GIVEN REQUEST:
Return, unchanged, the part of the items below that opens with the line containing "Time of clock at [246,199,286,231]: 3:04" and closes with the line containing "Time of clock at [235,193,253,210]: 3:29", both included. Leave the pictures out.

DATA SUPPLIED:
-- Start --

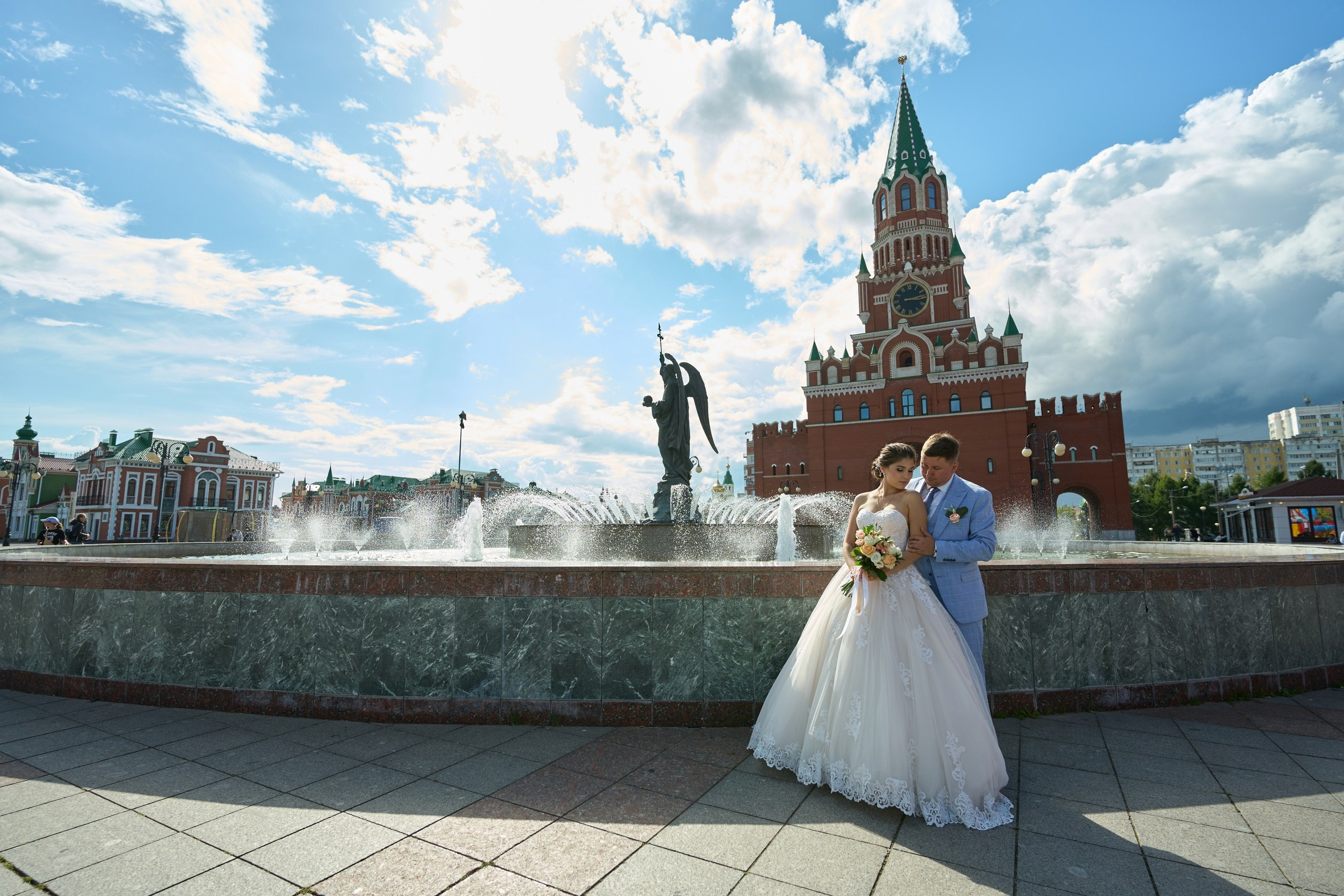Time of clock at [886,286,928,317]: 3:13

-- End --
-- Start --

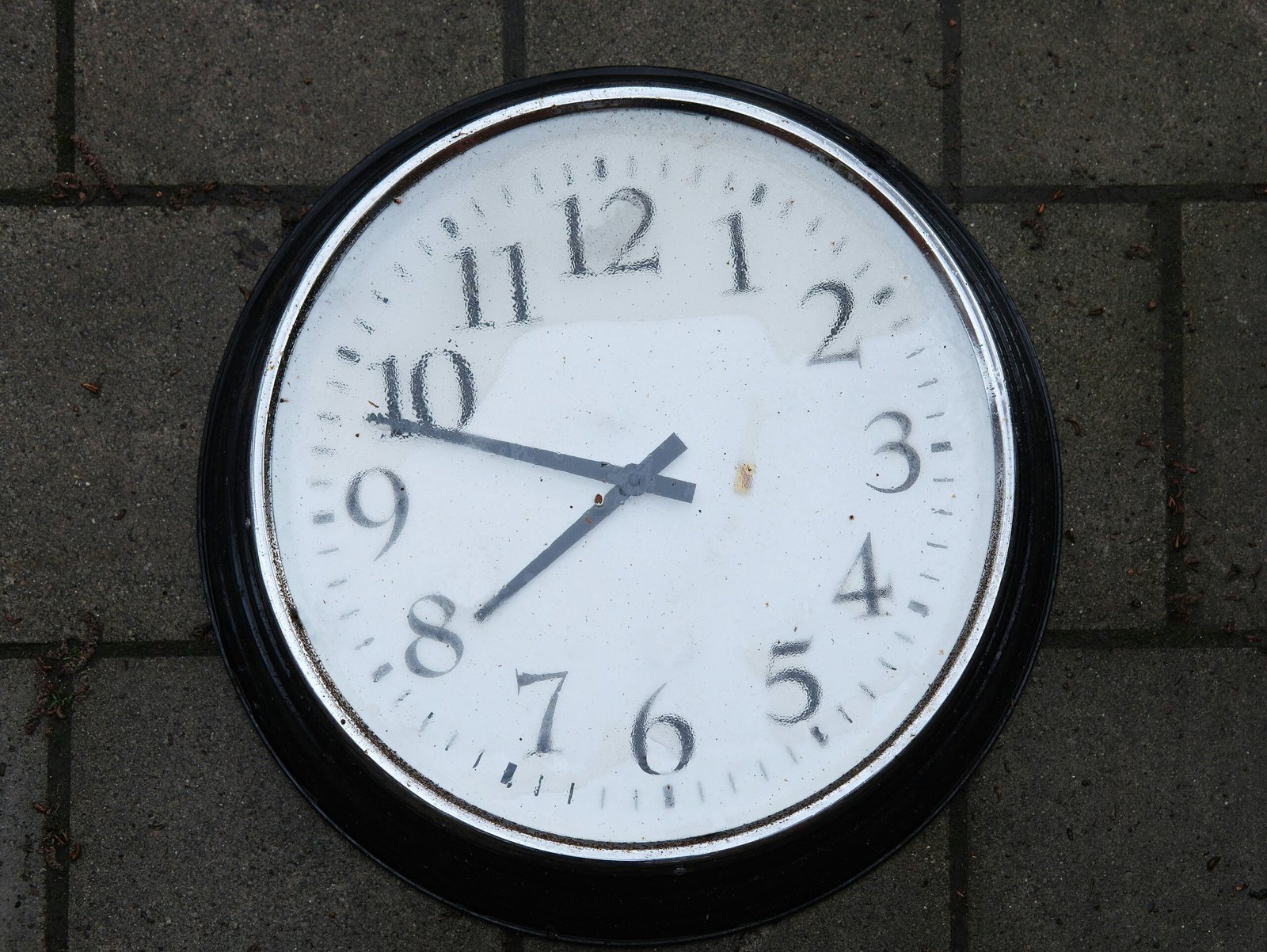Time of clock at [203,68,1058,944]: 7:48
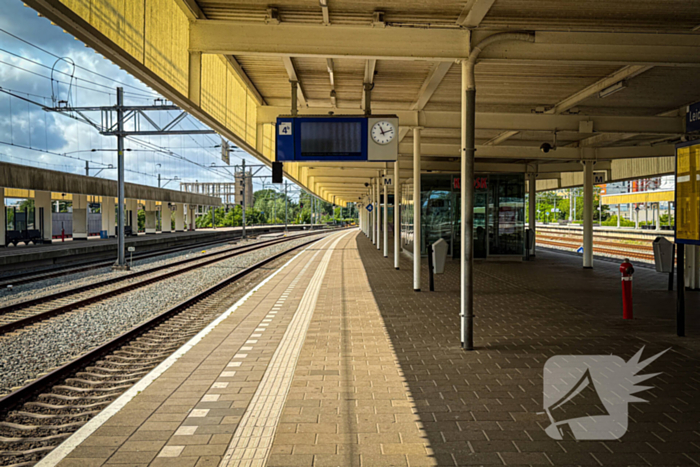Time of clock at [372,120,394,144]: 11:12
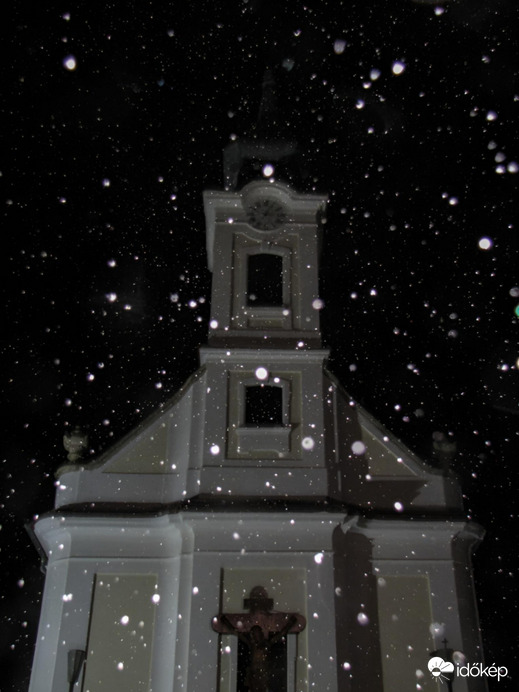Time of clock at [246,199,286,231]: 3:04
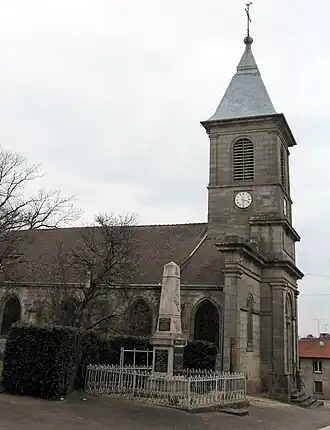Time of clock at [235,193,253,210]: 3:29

-- End --
-- Start --

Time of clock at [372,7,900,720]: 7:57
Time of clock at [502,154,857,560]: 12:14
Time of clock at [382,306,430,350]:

-- End --

ANSWER TO THE EXERCISE:
Time of clock at [246,199,286,231]: 3:04
Time of clock at [235,193,253,210]: 3:29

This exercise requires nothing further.